Zu erledigen -> Kopieren Sie aus dem Übungstext wortgetreu alles von „Seit den 70er-Jahren“ bis hinunter zu „heute keiner mehr.“.

Übungstext ->

_ _ _ _ _ _ _

Seit den 70er-Jahren setzt sich der Schlingerkurs zwischen sexuellen Freiräumen und Zurückhaltung (oder Einengung?) fort. Der Ausbruch von Aids, 1982 erstmals in Deutschland diagnostiziert, gab den Moralisten Auftrieb. Immerhin erinnerte er die Schulen an ihren Bildungsauftrag und belebte den Sexualkundeunterricht neu. Seit den 80er-Jahren suchen Frauen wie die Sexualwissenschaftlerin Shere Hite mit mehr Selbstbewusstsein nach weiblichen Wegen zur Lust. In den Neunzigern erlebten in den USA christliche Keuschheitsideen eine unerwartete Renaissance. Dagegen wundert sich über SM-Praktiken und Latex-Fetischismus im Abendprogramm heute keiner mehr.

_ _ _ _ _ _ _

Gespeicherte Einträge:
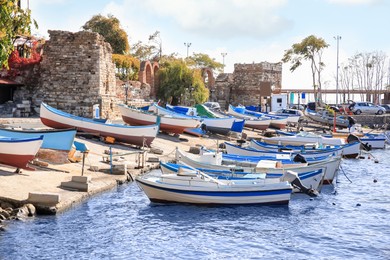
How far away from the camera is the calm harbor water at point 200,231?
13.9 m

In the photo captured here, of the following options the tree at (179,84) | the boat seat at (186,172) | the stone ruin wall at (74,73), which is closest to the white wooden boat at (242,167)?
the boat seat at (186,172)

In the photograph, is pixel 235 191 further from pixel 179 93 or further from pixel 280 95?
pixel 280 95

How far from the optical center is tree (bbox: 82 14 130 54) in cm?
5197

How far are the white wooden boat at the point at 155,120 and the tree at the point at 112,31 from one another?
1973cm

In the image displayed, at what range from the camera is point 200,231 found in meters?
15.8

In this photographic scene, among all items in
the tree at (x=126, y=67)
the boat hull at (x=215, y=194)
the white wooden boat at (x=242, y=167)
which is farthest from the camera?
the tree at (x=126, y=67)

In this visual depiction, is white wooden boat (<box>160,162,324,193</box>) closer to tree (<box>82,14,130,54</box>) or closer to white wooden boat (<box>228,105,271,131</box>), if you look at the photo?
white wooden boat (<box>228,105,271,131</box>)

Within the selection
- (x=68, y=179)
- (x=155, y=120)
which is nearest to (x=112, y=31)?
(x=155, y=120)

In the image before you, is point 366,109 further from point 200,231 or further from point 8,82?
point 200,231

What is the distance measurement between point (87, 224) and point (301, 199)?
8.44 metres

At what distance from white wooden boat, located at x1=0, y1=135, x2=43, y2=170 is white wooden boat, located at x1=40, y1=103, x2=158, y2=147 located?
8.76 metres

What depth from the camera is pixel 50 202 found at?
1617 cm

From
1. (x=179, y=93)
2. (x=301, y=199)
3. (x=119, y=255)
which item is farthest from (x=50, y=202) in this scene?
(x=179, y=93)

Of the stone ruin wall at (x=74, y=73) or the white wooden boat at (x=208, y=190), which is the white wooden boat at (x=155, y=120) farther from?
the white wooden boat at (x=208, y=190)
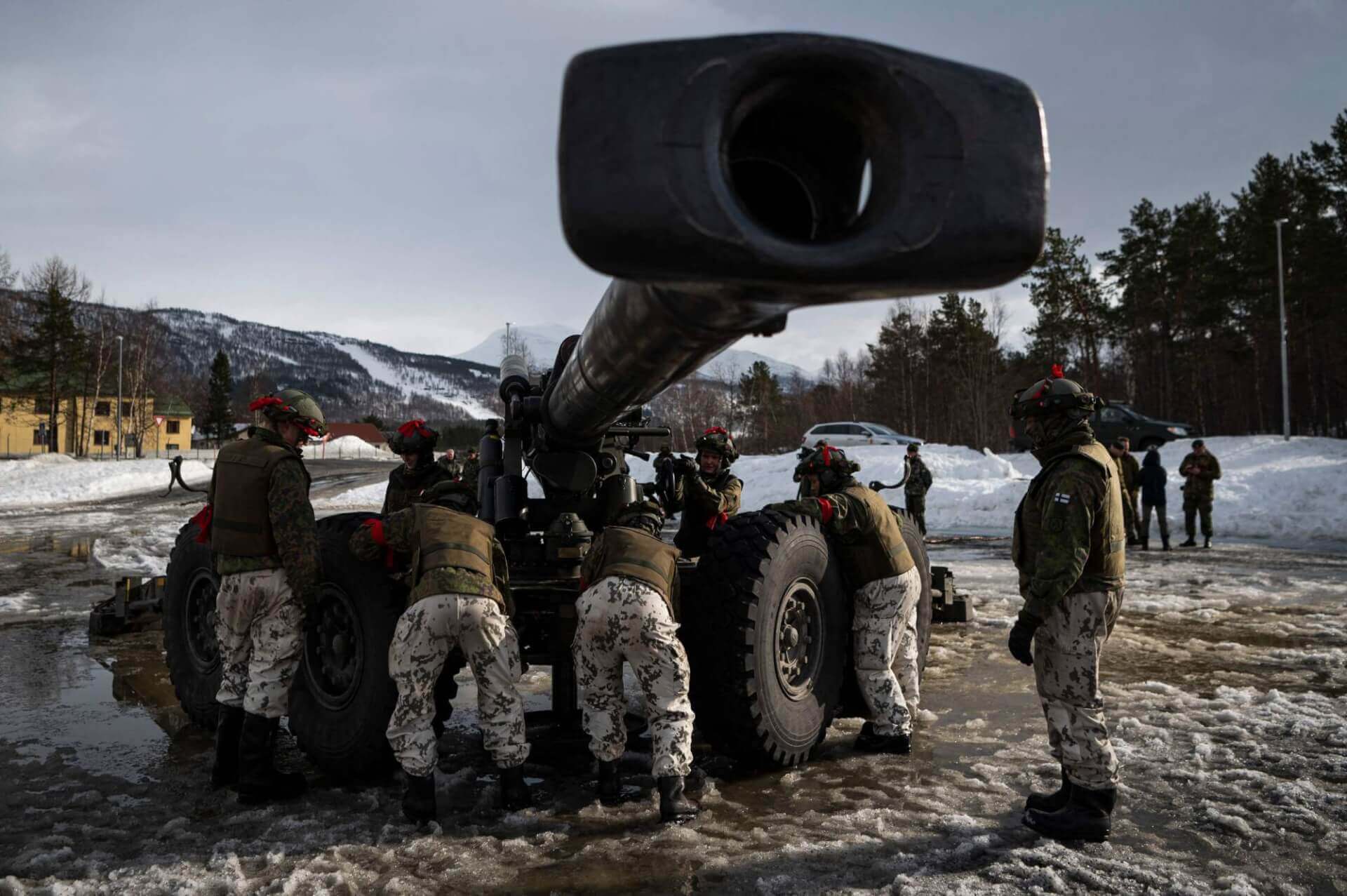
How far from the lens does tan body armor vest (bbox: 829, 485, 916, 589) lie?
498cm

_ _ _ _ _ _ _

Lösung ->
Seit den 70er-Jahren setzt sich der Schlingerkurs zwischen sexuellen Freiräumen und Zurückhaltung (oder Einengung?) fort. Der Ausbruch von Aids, 1982 erstmals in Deutschland diagnostiziert, gab den Moralisten Auftrieb. Immerhin erinnerte er die Schulen an ihren Bildungsauftrag und belebte den Sexualkundeunterricht neu. Seit den 80er-Jahren suchen Frauen wie die Sexualwissenschaftlerin Shere Hite mit mehr Selbstbewusstsein nach weiblichen Wegen zur Lust. In den Neunzigern erlebten in den USA christliche Keuschheitsideen eine unerwartete Renaissance. Dagegen wundert sich über SM-Praktiken und Latex-Fetischismus im Abendprogramm heute keiner mehr.